Aim: Reproduce word for word the part of the rows that opens with the line containing "Which of the" and closes with the line containing "4.12 meters", including both of those lines.

[Questions about scenes shown in images]
-- Begin --

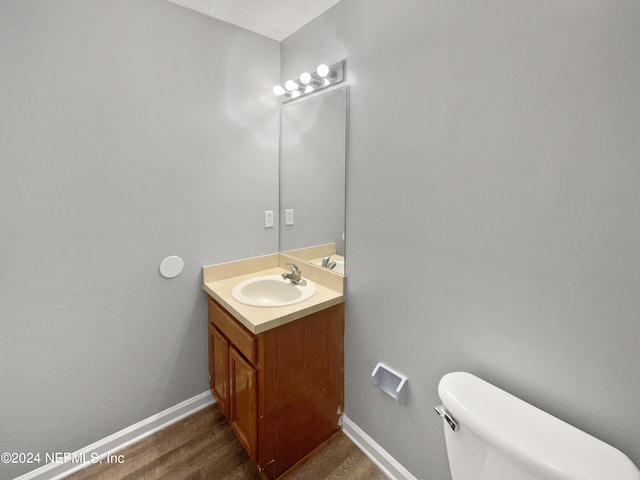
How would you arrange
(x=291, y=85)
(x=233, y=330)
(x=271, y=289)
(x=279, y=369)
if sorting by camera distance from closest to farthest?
(x=279, y=369)
(x=233, y=330)
(x=291, y=85)
(x=271, y=289)

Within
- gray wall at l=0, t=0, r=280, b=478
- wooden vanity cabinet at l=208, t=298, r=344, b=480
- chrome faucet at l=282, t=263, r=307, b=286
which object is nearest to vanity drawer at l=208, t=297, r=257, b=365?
wooden vanity cabinet at l=208, t=298, r=344, b=480

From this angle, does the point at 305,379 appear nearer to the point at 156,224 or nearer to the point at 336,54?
the point at 156,224

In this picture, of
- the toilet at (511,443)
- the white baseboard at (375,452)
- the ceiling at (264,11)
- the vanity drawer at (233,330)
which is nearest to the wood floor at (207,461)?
the white baseboard at (375,452)

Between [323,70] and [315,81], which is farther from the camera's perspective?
[315,81]

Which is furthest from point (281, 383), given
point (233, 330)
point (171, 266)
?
point (171, 266)

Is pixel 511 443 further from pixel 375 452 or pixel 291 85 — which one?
pixel 291 85

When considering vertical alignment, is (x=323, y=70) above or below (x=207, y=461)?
above

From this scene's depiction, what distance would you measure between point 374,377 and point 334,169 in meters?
1.09

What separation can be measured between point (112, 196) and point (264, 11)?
4.08 ft

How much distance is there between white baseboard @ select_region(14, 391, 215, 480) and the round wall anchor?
81 cm

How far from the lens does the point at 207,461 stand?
1.49 metres

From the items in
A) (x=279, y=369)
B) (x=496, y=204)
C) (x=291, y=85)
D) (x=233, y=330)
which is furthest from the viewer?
(x=291, y=85)

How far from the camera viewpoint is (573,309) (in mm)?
845

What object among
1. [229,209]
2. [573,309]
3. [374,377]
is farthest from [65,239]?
[573,309]
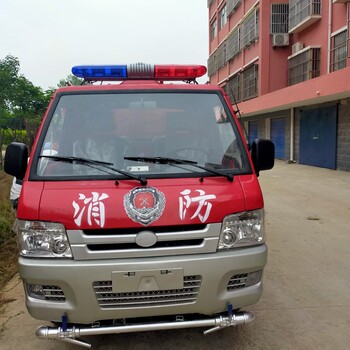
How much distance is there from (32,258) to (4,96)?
23.4 meters

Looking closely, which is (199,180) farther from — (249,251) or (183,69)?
(183,69)

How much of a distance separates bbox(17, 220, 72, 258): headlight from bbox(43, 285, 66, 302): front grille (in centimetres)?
21

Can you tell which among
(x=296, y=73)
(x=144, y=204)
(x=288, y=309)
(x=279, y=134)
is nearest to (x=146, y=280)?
(x=144, y=204)

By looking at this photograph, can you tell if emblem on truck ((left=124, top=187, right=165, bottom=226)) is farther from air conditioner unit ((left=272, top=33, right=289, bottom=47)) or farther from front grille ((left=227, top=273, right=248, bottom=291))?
air conditioner unit ((left=272, top=33, right=289, bottom=47))

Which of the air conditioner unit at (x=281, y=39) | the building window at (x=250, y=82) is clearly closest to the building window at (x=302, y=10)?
the air conditioner unit at (x=281, y=39)

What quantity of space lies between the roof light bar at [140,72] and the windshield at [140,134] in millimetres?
928

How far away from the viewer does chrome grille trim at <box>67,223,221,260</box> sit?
243 cm

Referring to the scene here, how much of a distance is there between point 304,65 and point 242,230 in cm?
1845

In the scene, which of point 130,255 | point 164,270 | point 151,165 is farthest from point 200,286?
point 151,165

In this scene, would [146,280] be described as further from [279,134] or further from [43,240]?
[279,134]

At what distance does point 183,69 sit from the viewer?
4.12 meters

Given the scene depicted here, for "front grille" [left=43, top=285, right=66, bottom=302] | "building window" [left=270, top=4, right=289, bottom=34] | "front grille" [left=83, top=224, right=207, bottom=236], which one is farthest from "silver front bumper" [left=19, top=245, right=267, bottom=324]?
"building window" [left=270, top=4, right=289, bottom=34]

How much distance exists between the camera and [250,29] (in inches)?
974

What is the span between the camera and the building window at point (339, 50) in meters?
15.4
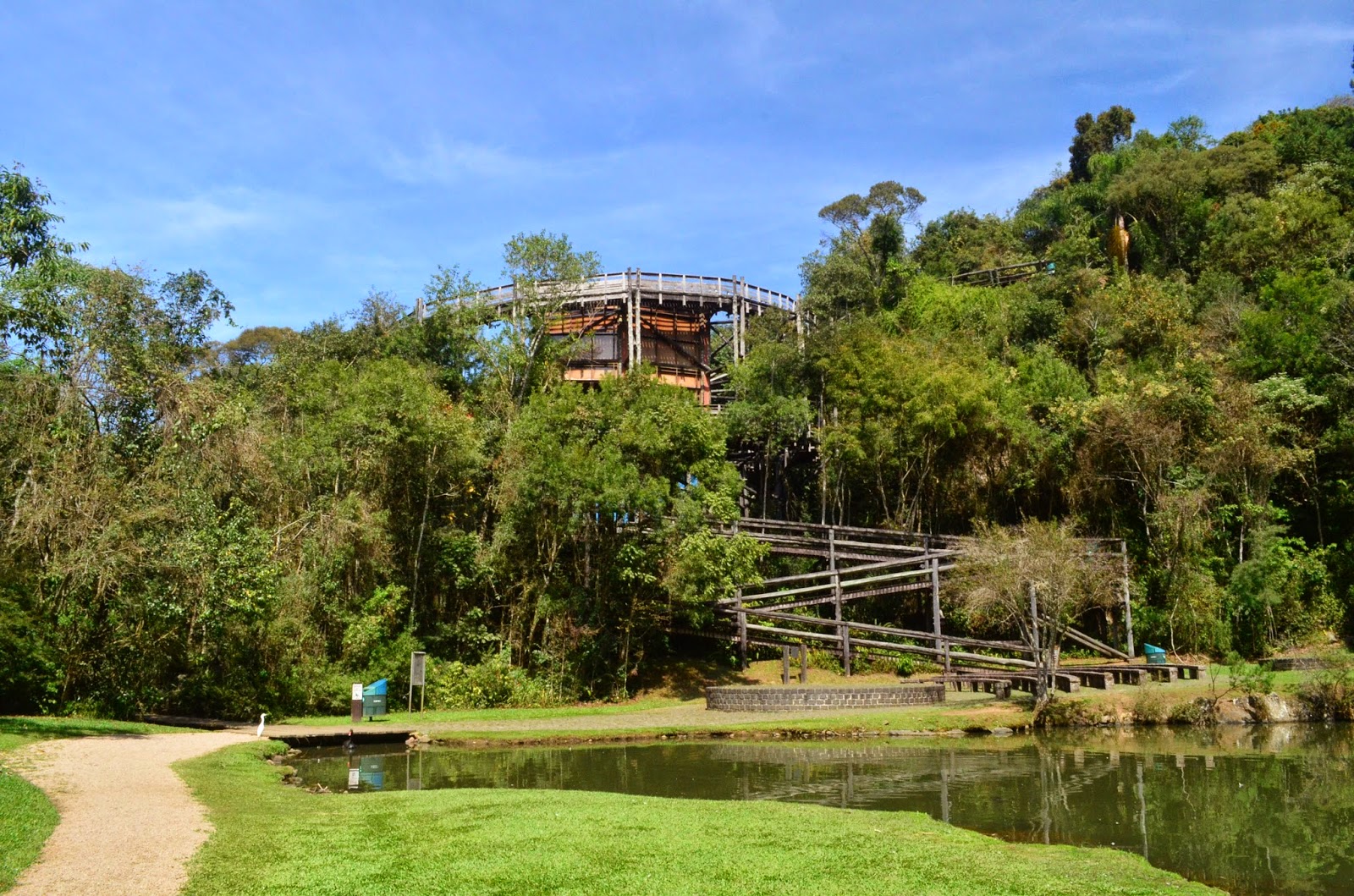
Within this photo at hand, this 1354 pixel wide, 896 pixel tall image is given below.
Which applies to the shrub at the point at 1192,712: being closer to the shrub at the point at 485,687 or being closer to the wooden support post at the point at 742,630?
the wooden support post at the point at 742,630

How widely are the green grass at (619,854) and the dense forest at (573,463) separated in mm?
10894

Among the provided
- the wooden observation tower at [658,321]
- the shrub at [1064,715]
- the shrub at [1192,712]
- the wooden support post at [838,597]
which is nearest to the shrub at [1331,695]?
the shrub at [1192,712]

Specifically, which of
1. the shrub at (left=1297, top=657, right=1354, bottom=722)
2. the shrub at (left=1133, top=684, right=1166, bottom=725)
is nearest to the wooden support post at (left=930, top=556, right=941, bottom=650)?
the shrub at (left=1133, top=684, right=1166, bottom=725)

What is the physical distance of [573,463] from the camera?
2780 cm

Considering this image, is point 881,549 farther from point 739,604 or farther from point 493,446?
point 493,446

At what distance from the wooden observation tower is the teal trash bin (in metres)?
19.8

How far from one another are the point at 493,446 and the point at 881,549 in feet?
47.1

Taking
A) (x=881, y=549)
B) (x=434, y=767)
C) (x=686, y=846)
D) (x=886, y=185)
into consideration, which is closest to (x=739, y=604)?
(x=881, y=549)

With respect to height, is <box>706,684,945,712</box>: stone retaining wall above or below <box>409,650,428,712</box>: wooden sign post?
below

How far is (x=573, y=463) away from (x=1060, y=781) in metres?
16.6

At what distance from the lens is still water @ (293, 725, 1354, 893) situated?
10945 mm

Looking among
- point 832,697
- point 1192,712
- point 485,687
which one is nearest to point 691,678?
point 485,687

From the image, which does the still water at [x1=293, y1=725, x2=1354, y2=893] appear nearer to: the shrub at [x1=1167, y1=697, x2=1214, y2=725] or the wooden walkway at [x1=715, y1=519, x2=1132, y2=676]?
the shrub at [x1=1167, y1=697, x2=1214, y2=725]

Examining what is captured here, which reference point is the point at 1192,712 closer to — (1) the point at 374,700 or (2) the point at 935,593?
A: (2) the point at 935,593
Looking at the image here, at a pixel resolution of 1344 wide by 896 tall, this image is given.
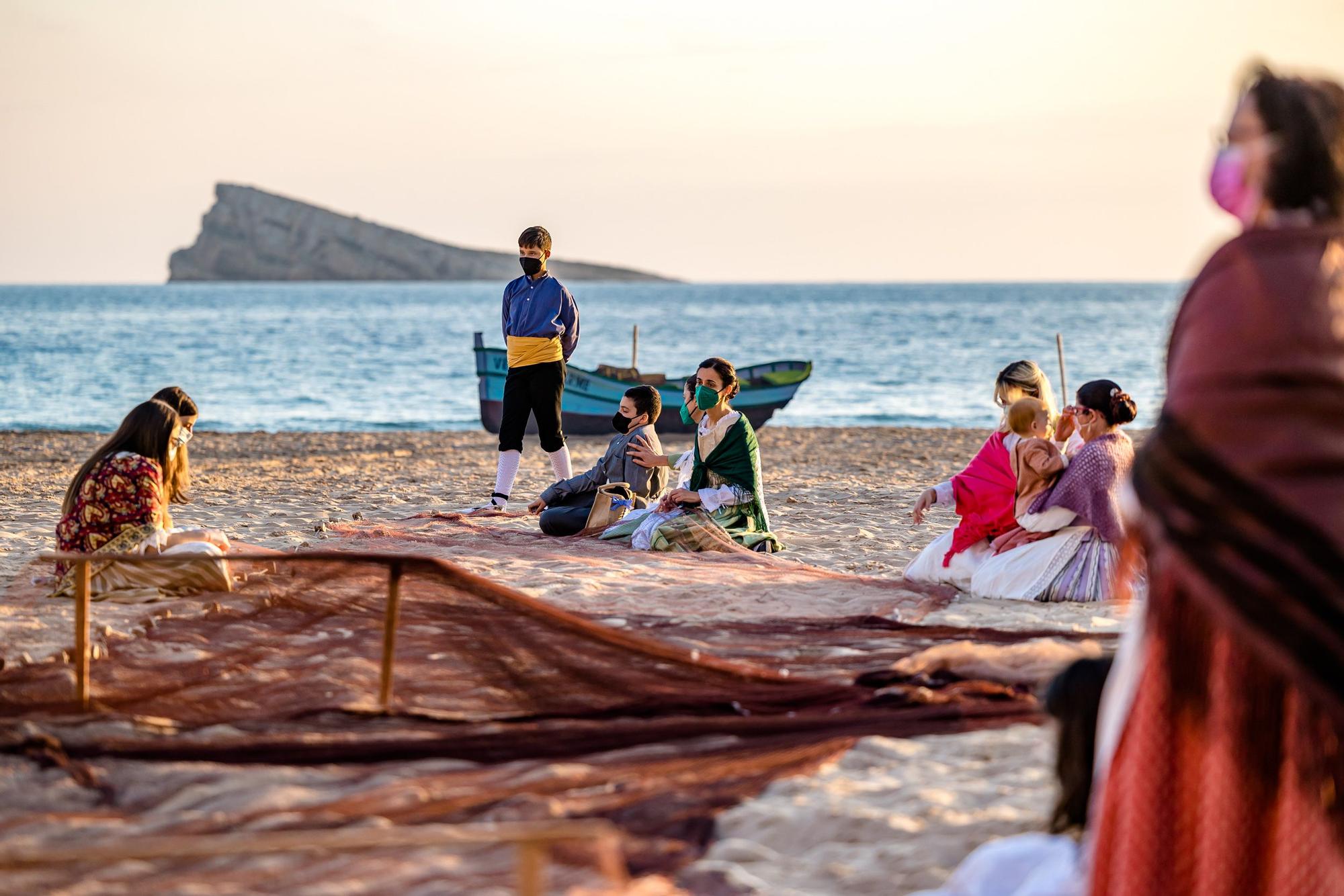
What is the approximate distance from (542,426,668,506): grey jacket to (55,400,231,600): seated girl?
303 centimetres

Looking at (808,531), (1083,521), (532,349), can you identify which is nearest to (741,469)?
(808,531)

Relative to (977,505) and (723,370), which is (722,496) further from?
(977,505)

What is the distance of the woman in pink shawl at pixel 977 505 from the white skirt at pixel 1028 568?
0.11 m

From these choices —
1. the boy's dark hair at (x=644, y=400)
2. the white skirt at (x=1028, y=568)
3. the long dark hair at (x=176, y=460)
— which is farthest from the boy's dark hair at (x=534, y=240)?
the white skirt at (x=1028, y=568)

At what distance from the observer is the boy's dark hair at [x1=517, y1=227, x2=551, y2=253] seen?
9.49 meters

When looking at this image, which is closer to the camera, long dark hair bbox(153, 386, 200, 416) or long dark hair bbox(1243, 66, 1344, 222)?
long dark hair bbox(1243, 66, 1344, 222)

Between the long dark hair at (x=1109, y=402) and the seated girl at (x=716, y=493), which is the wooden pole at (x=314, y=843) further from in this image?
the seated girl at (x=716, y=493)

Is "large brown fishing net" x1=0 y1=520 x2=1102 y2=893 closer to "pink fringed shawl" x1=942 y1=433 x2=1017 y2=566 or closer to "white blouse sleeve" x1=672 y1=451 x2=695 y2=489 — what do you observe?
"pink fringed shawl" x1=942 y1=433 x2=1017 y2=566

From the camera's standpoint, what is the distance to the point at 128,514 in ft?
20.6

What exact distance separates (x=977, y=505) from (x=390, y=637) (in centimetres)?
378

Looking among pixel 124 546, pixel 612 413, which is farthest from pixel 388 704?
pixel 612 413

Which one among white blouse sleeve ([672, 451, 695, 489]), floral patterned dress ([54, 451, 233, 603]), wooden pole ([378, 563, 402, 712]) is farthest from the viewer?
white blouse sleeve ([672, 451, 695, 489])

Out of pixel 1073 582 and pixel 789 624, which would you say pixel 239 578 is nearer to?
pixel 789 624

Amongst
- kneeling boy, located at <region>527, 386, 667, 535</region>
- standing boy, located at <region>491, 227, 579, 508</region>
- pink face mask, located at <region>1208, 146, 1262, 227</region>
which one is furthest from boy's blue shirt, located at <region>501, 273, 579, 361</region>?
pink face mask, located at <region>1208, 146, 1262, 227</region>
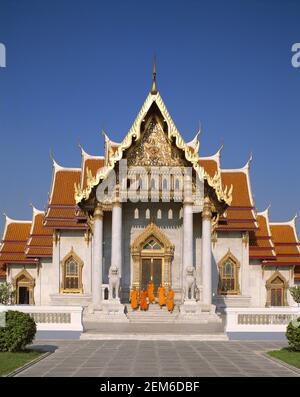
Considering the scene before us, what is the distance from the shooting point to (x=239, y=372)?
11086 mm

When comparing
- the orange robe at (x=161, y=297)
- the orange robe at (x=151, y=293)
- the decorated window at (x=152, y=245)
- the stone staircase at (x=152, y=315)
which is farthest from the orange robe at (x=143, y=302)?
the decorated window at (x=152, y=245)

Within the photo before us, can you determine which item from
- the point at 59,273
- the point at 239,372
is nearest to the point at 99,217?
the point at 59,273

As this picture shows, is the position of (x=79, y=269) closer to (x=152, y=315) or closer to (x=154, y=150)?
(x=152, y=315)

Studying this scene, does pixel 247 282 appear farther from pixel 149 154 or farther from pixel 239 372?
pixel 239 372

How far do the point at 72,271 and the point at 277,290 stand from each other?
889cm

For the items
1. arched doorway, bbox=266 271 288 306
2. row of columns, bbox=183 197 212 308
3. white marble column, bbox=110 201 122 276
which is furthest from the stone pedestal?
arched doorway, bbox=266 271 288 306

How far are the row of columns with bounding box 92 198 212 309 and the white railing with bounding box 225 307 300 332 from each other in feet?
14.5

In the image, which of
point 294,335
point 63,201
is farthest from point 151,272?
point 294,335

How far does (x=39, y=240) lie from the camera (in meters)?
28.9

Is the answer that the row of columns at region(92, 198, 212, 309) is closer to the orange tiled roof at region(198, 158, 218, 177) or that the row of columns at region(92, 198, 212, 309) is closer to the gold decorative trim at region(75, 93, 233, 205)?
the gold decorative trim at region(75, 93, 233, 205)

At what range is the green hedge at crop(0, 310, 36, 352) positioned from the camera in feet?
43.8

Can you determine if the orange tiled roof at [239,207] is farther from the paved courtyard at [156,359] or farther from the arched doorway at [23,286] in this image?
the paved courtyard at [156,359]

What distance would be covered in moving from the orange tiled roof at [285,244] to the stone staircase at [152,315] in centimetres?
759
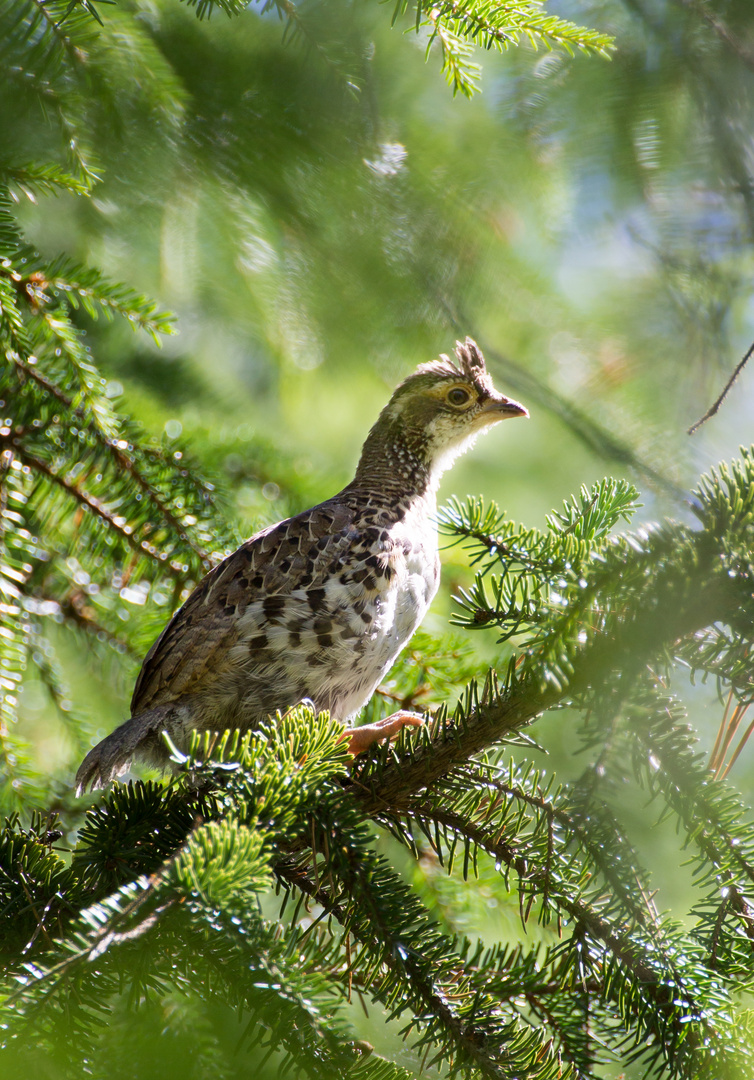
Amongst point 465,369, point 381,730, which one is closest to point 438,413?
point 465,369

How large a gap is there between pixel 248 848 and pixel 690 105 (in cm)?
324

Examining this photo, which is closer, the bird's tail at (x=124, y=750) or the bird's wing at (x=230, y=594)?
the bird's tail at (x=124, y=750)

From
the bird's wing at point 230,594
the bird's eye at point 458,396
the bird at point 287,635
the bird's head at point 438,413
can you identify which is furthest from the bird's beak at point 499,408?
the bird's wing at point 230,594

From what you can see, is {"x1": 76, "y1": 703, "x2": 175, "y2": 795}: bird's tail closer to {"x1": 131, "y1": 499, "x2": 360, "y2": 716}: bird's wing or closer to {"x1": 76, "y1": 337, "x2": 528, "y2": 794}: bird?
{"x1": 76, "y1": 337, "x2": 528, "y2": 794}: bird

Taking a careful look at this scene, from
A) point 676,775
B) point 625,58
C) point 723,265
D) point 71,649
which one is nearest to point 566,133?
point 625,58

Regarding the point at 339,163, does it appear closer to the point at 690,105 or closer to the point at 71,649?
the point at 690,105

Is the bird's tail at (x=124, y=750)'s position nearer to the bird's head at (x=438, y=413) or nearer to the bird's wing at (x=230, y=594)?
the bird's wing at (x=230, y=594)

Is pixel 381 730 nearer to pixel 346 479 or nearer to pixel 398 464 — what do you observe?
pixel 398 464

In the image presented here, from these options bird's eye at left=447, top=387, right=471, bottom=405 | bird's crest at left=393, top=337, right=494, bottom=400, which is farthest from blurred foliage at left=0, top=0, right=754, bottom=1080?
bird's eye at left=447, top=387, right=471, bottom=405

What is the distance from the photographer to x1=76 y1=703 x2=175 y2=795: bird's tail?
2885 mm

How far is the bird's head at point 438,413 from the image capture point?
14.0 ft

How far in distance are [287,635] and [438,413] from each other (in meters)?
1.71

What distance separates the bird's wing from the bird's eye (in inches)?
45.9

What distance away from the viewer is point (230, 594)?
10.9 ft
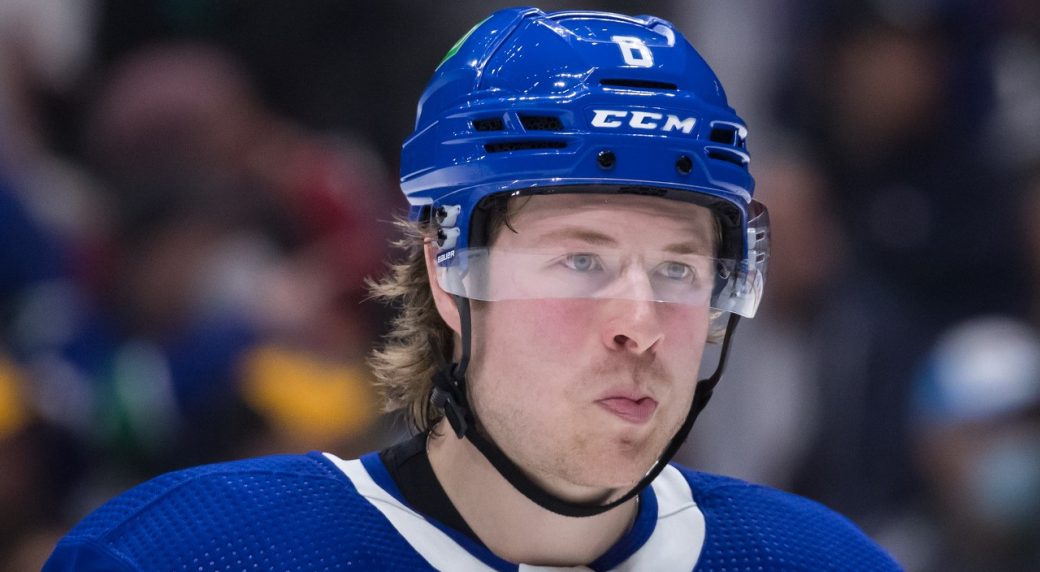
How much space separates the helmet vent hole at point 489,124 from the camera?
2.02 m

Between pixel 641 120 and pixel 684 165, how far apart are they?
9 cm

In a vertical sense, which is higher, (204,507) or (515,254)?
(515,254)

-- End --

Exercise result:
Which of the air conditioner unit at (x=281, y=39) | the building window at (x=250, y=82) is clearly closest to the building window at (x=302, y=10)?
the air conditioner unit at (x=281, y=39)

What quantity of space lies between the roof light bar at [140,72] and the windshield at [140,134] in millimetres?
928

How far away from the viewer does chrome grille trim at <box>67,223,221,260</box> sit?
243 cm

Referring to the scene here, how much of a distance is there between point 304,65 and point 242,230 in cm?
1845

In the scene, which of point 130,255 | point 164,270 | point 151,165 is farthest from point 200,286?
point 151,165

In this scene, would [146,280] be described as further from [279,134] or further from [43,240]?
[279,134]

At what distance does point 183,69 sit from the viewer?
4.12 meters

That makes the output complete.